**Aim of the task**
Provide again, from the entries below, every line from the one containing "kingdom: Animalia" through the one containing "Label granularity: sequence-level.", exactly as written, and no other line.
Provided data START
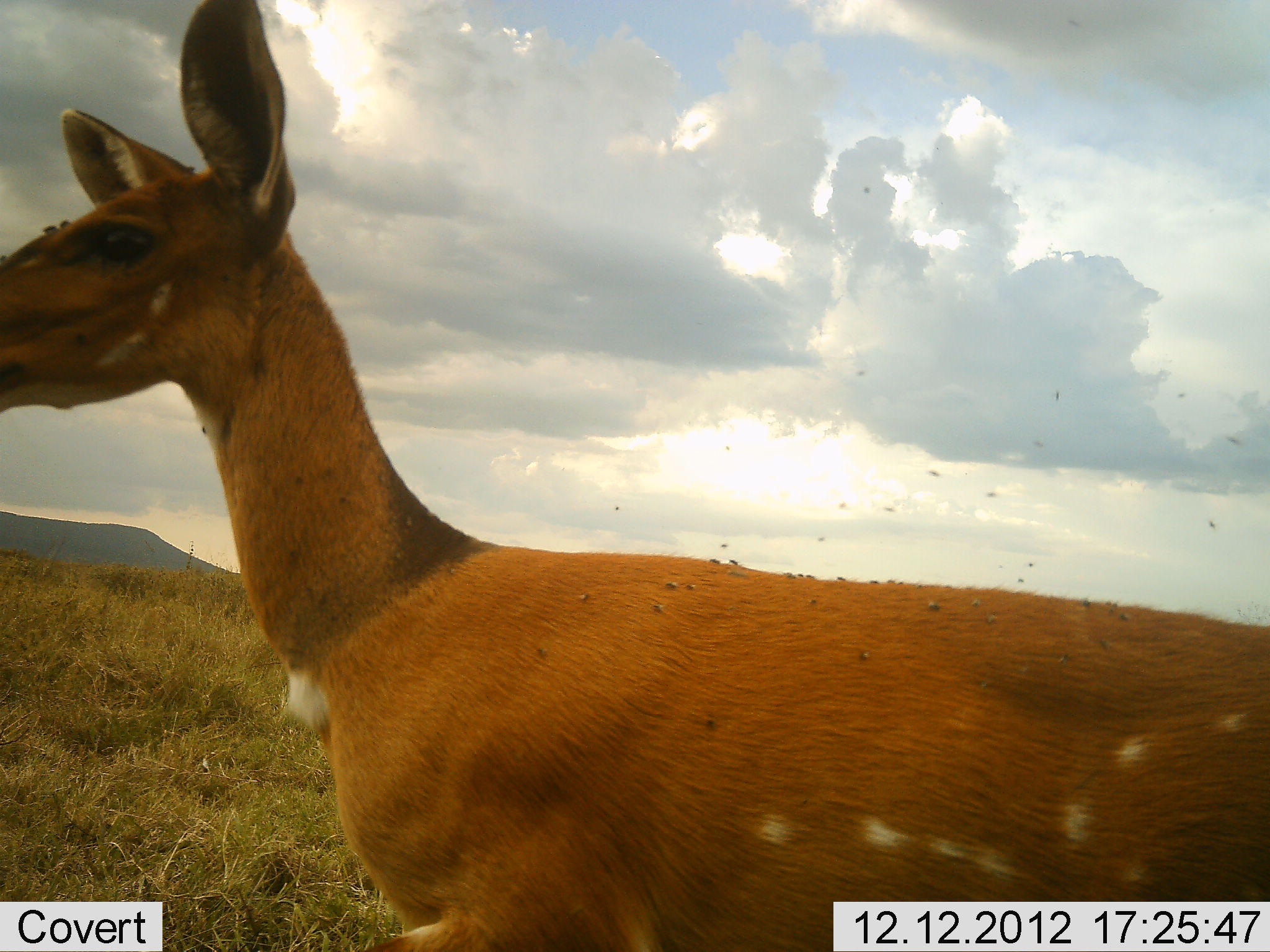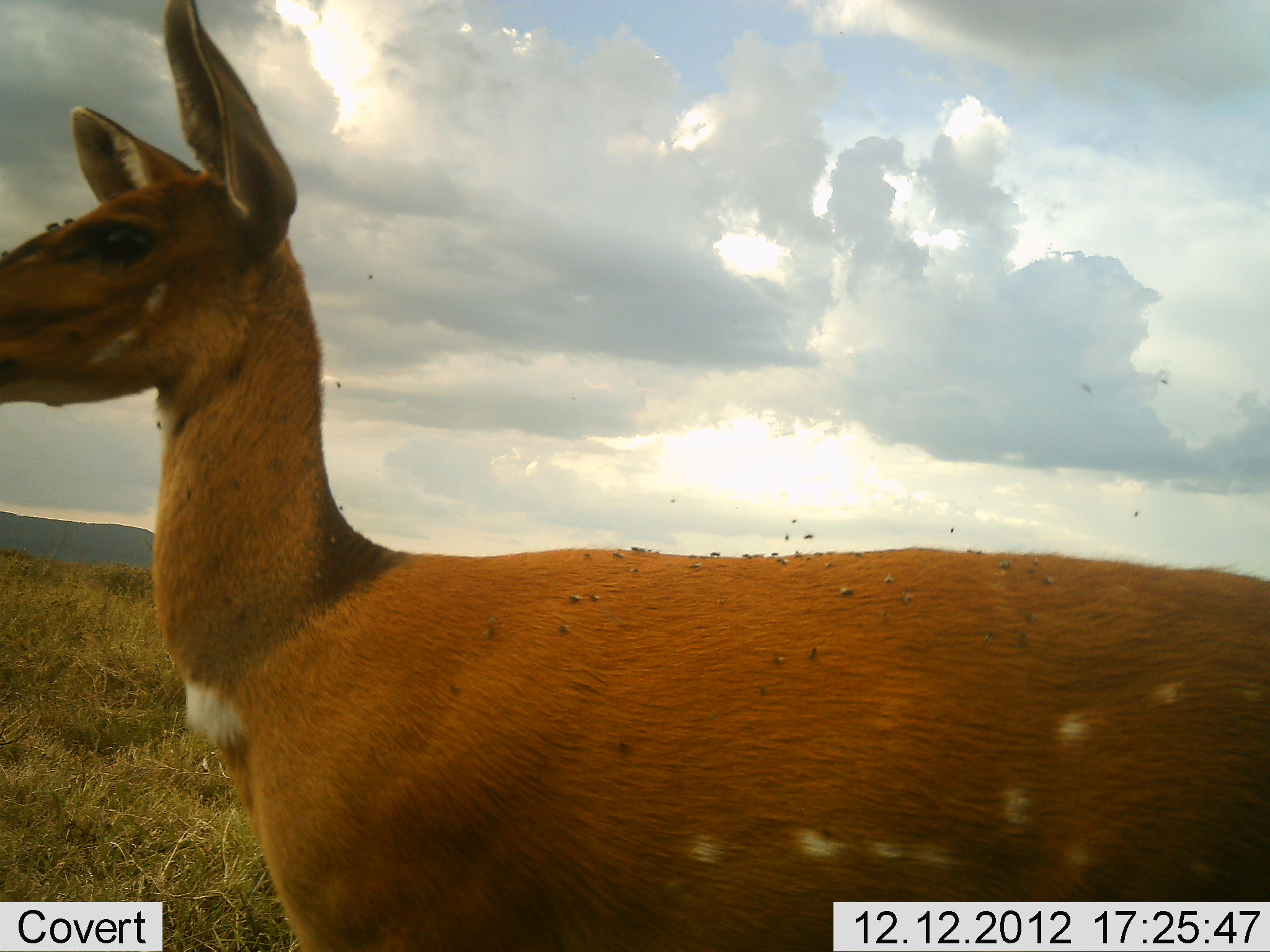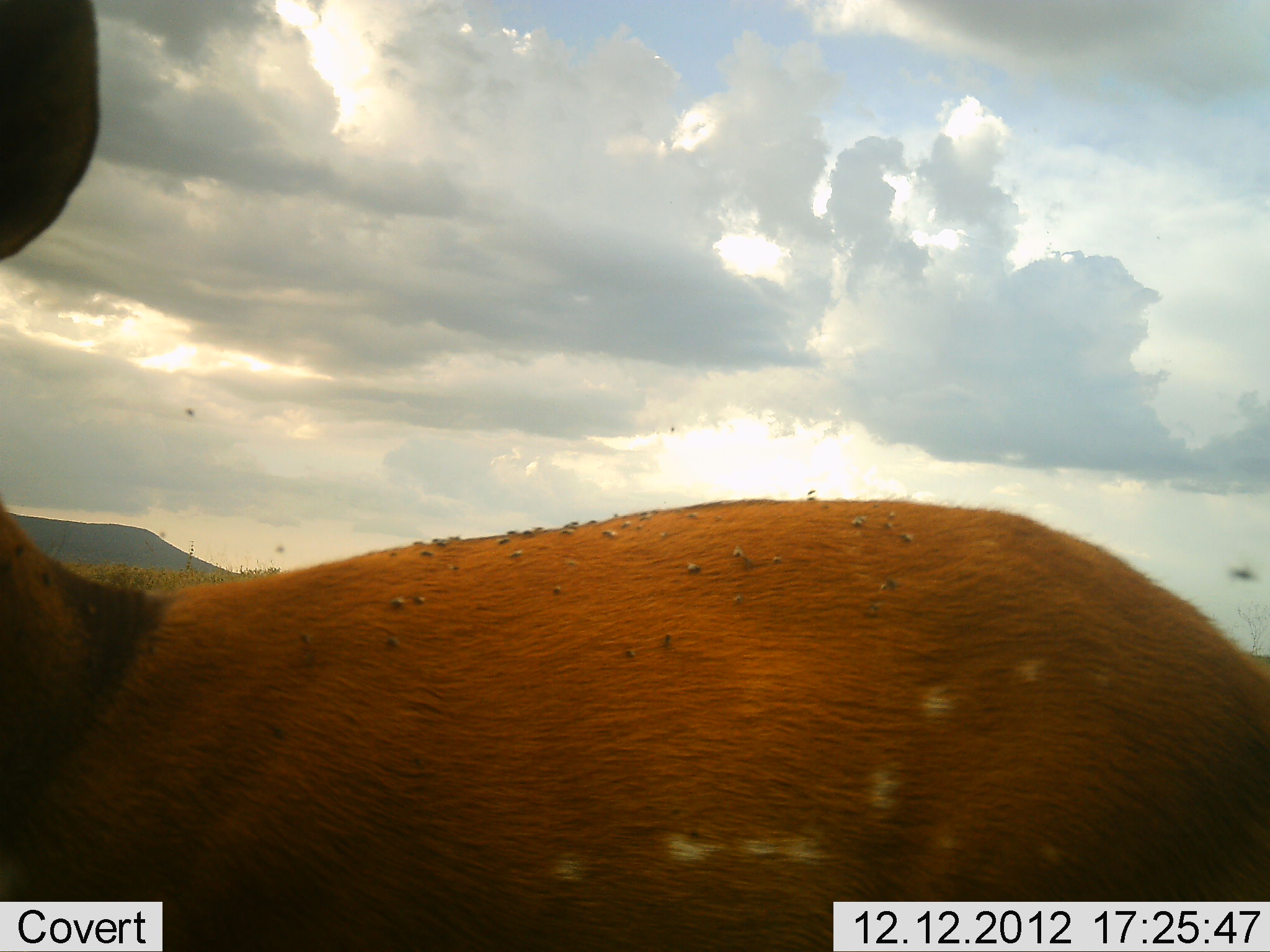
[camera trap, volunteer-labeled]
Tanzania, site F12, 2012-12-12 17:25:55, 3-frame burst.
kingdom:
Provided data END
Provided data START
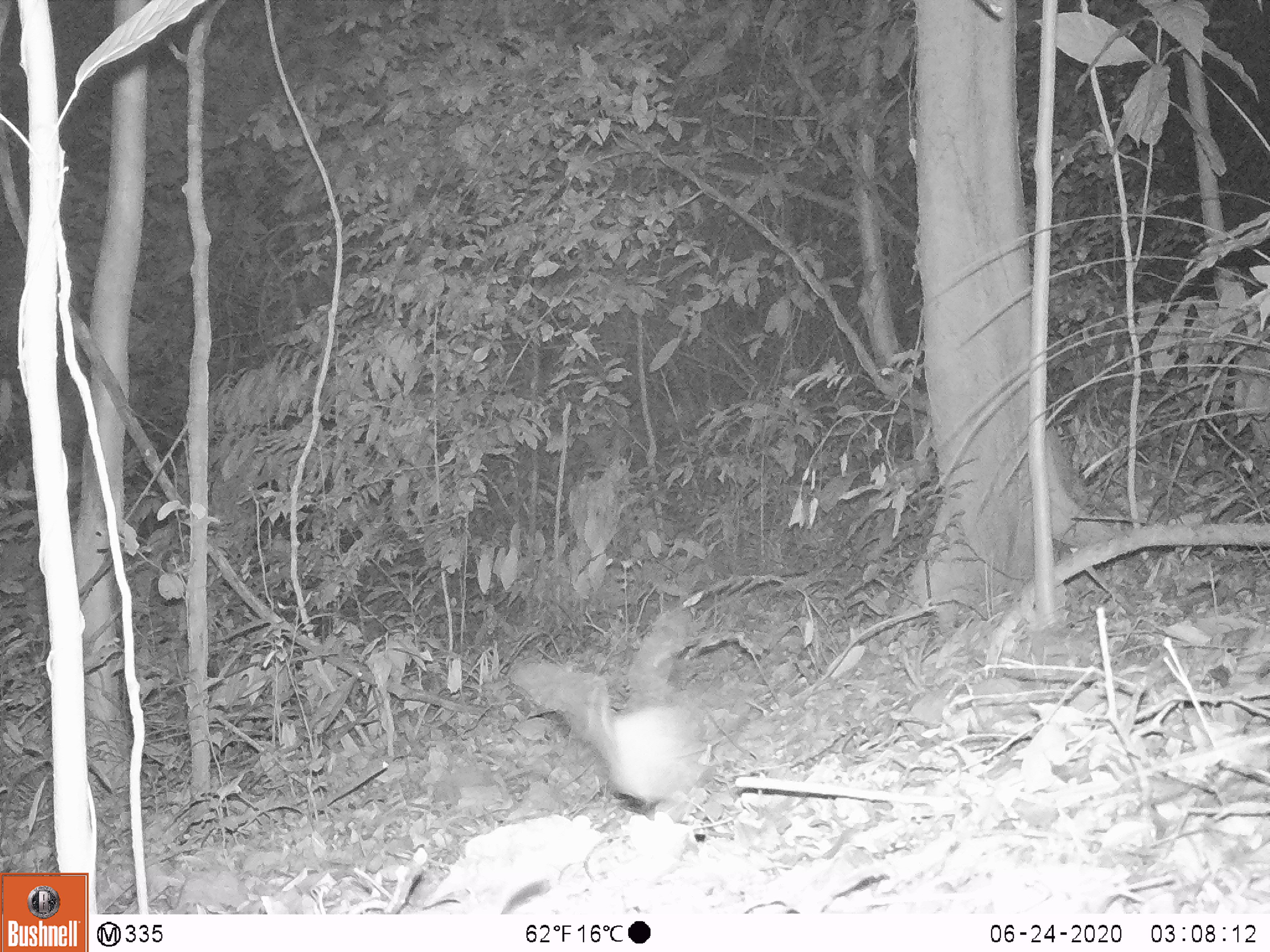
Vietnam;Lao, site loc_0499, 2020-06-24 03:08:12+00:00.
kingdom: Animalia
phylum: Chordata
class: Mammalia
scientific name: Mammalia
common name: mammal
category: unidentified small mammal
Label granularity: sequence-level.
Provided data END
**Response area**
kingdom: Animalia
phylum: Chordata
class: Mammalia
scientific name: Mammalia
common name: mammal
category: unidentified small mammal
Label granularity: sequence-level.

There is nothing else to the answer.